Breaking Down Silos to Combat the IoT Threat
The Defense Department is hearing the IoT alarm bells.
Every time federal information technology professionals think they’ve gotten in front of the cybersecurity risks posed by the Internet of Things (IoT), a new and unexpected challenge rears its head. Take, for instance, the heat maps used by GPS-enabled fitness tracking applications, which the U.S. Department of Defense (DOD) warned showed the location of military bases, or the infamous Mirai Botnet attack of 2016. The former led to the banning of personal devices from classified areas in the Pentagon, as well as a ban on all devices that use geolocating services for deployed personnel. While the latter may not have specifically targeted government networks, it still served as an effective wakeup call that connected devices have the potential to create a large-scale security crisis.
Indeed, the federal government is evidently starting to hear the alarm bells, considering the creation of the IoT Cybersecurity Act of 2017. The act emphasizes the need for better controls over the procurement of connected devices and assurances that those devices are vulnerability free and easily patchable. It’s a step in the right direction—but it’s not enough.
Physical and cultural silos
Technical, physical and departmental silos could undermine the government’s IoT security efforts. The DOD is comprised of about 15,000 networks, many of which operate independently of each other. Cultural silos abound as well. According to respondents cited in SolarWinds’ 2018 IT Trends Report, federal agencies are susceptible to inadequate organizational strategies and lack of appropriate training on new technologies. They also mentioned a need for deeper strategic collaboration with leadership, which makes sense.
These are the people that are on the front lines of our nation’s defense against cyber attacks. It’s time to provide them with a seat at the table when making decisions and formulating policies focused on how to best mount that defense.
Breaking the silos
Bringing technology, people and policy together to protect against potential IoT threats is a tricky business, particularly given the complexity of DOD networks. But it is not impossible, as long as defense agencies adhere to a few key points.
Focus on the people
First, it is imperative that federal defense agencies prioritize the development of human-driven security policies. All of the legislation in the world will be ineffective if agencies do not enforce security at the user level.
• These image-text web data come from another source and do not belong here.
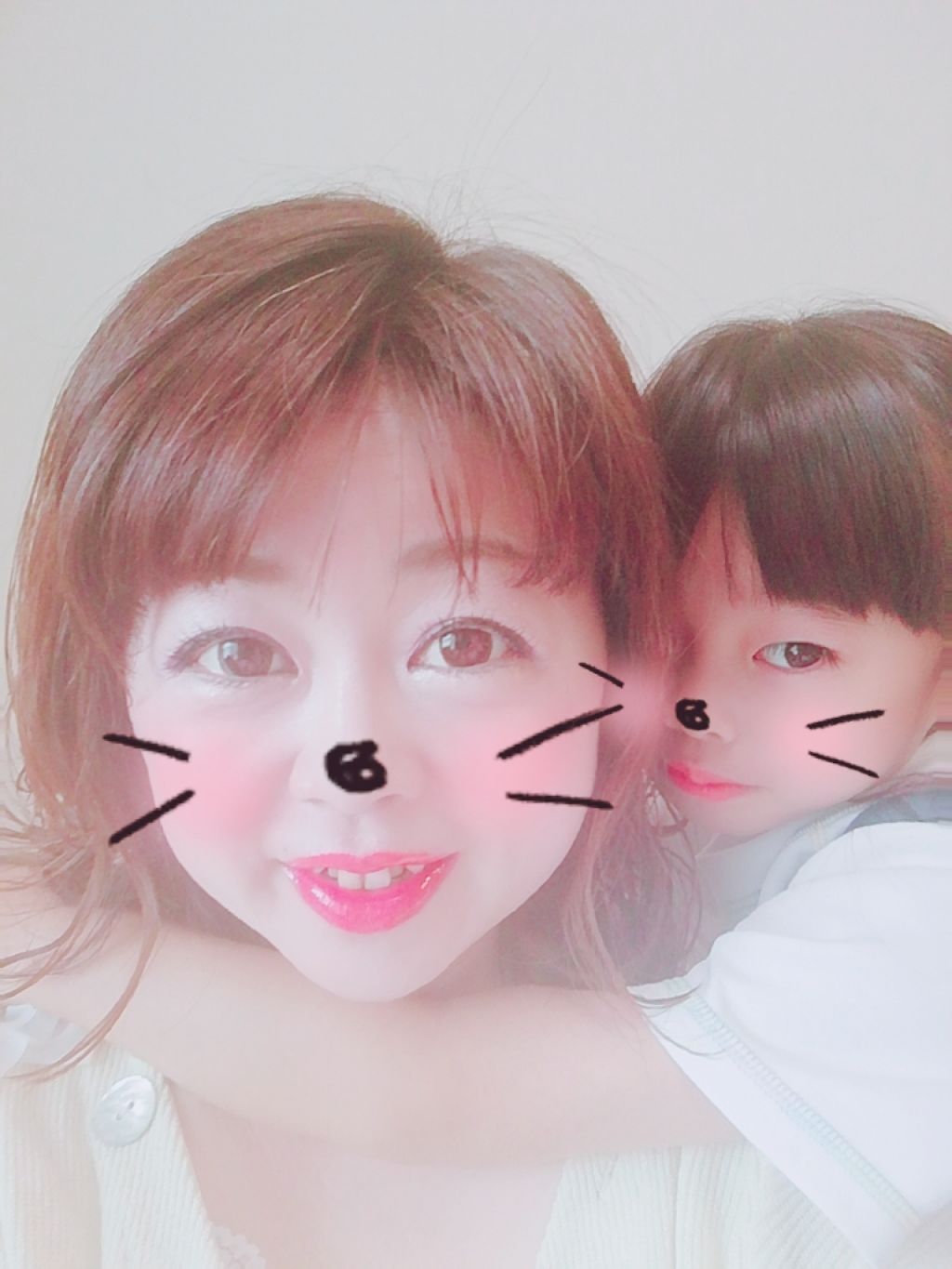 チーク ポップ/CLINIQUE/パウダーチークを使ったクチコミ（3枚目）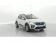 Dacia Sandero ECO-G 100 Stepway Confort 2021 photo-08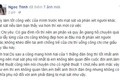 Showbiz Việt náo loạn vì scandal “mạt sát Ngọc Trinh” vòng eo 56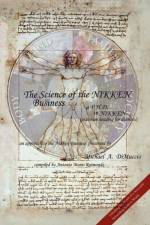The Science of the Nikken Business af Antonio Mario Raimondo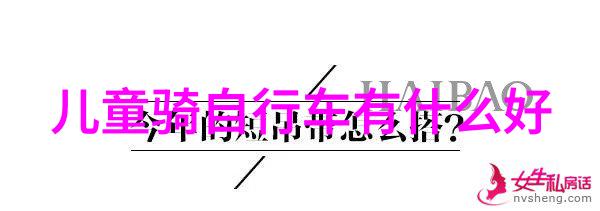 大理下关住宿指南不仅能睡好还是拍照必备地标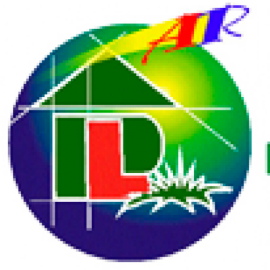 Propiedades Limache Ar Ltda.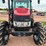case-ih-farmall-95a-image-15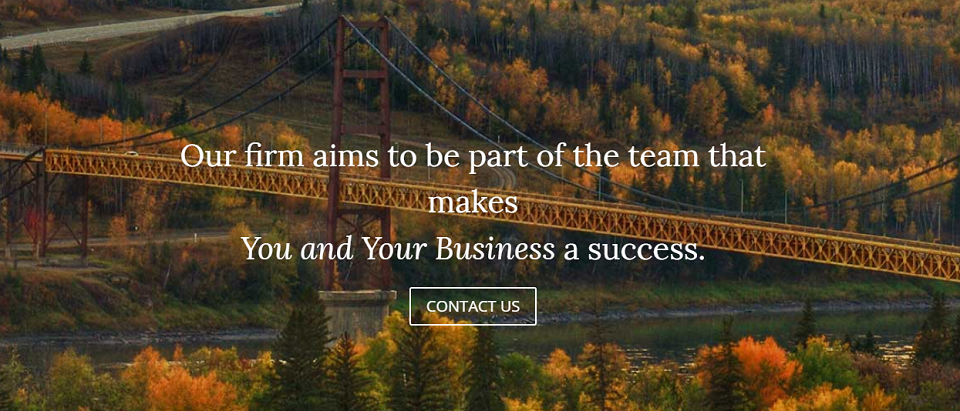 Schmaltz & Company Online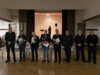 Foto vom Album: Auszeichnungsveranstaltung Feuerwehr 2025
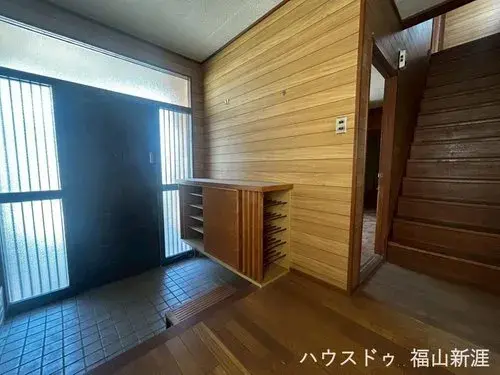3LDK物件 福山市 広島県 (7)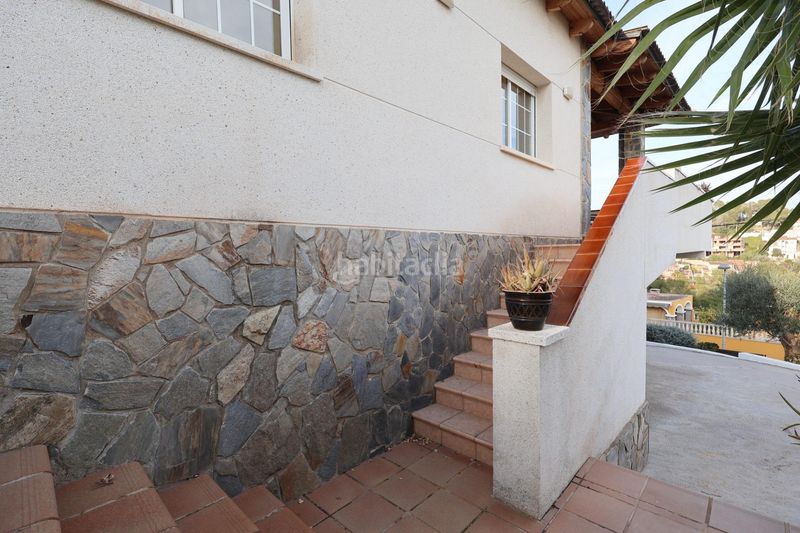 Foto ef671788-4e56-4112-a7ca-3cc3cd2103a6. Casa amb aparcament piscina a Mas Trader-Corral d´En Tort-Corral d´En Cona Cubelles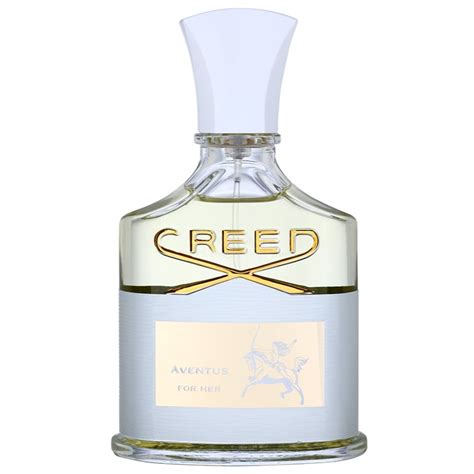 perfume creed precio méxico|creed perfumes para mujer.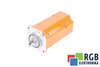 1FK6084-6AZ21-9ZZ9-Z SIEMENS S29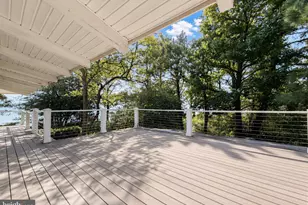15230 Lake Dr, Scotland, MD 20687 - Photo 73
Malicious and careless insiders are real threats to government networks, perhaps just as much, if not more so, than external bad actors. It is important to take every precaution to mitigate these concerns. Policies regarding which devices are allowed on the network—and who is allowed to use them—should be established and clearly articulated to every employee.
Agencies must also try to ensure everyone understands how those devices can and cannot be used, and continually emphasize those policies. Implementing a form of user device tracking—mapping devices on the network directly back to their users and potentially detecting dangerous activity—can assist in this effort.
Gain a complete view of the entire network
The Defense Information Systems Agency (DISA) continues to evolve the Joint Information Environment and consolidate the DOD’s many networks into several. It is an extremely ambitious initiative, but the organization is not quite there yet.
Until that day, each DOD agency should provide their IT teams with tools that allow them to gain a complete, holistic view of their entire networks. They must institute security and information event management to automatically track network and device logins across these networks, and set up alerts for unauthorized devices.
Get everyone involved
But, who takes this holistic view? Often, agencies have teams and individuals dedicated to single jobs. For example, the network team may be exclusively worried about penetration testing, while the virus team might only be concerned with keeping viruses off the network. This isolated approach can be ineffective when dealing with rapidly evolving security threats.
It is incumbent upon everyone to be vigilant and involved in all aspects of security, and someone has to set this policy. That could be the chief information security officer or an authorizing official within the agency. People will still have their own unique roles and responsibilities, but just like travelers in the airport, all agency employees need to understand the threats and be on the lookout. If they see something, they need to say something.
Finally, remember that networks are evolutionary, not revolutionary. User education, from top management on down, must be as continuous and evolving as the actions taken by adversaries. People need to be regularly updated on and taught about new policies, procedures and tools, and the steps they can take to be on the lookout for potential threats.
As events like the fitness tracking apps and Mirai Botnet incidents have shown, connected devices and applications have the potential to do some serious damage. While government legislation like the IoT Cybersecurity Act is a good and useful step forward, it’s ultimately up to agency information technology professionals to be the last line of defense against IoT security risks. The actions outlined here can help strengthen that line of defense and effectively protect DOD networks against external and internal threats.
Paul Parker is chief technologist, federal and national governments, at SolarWinds.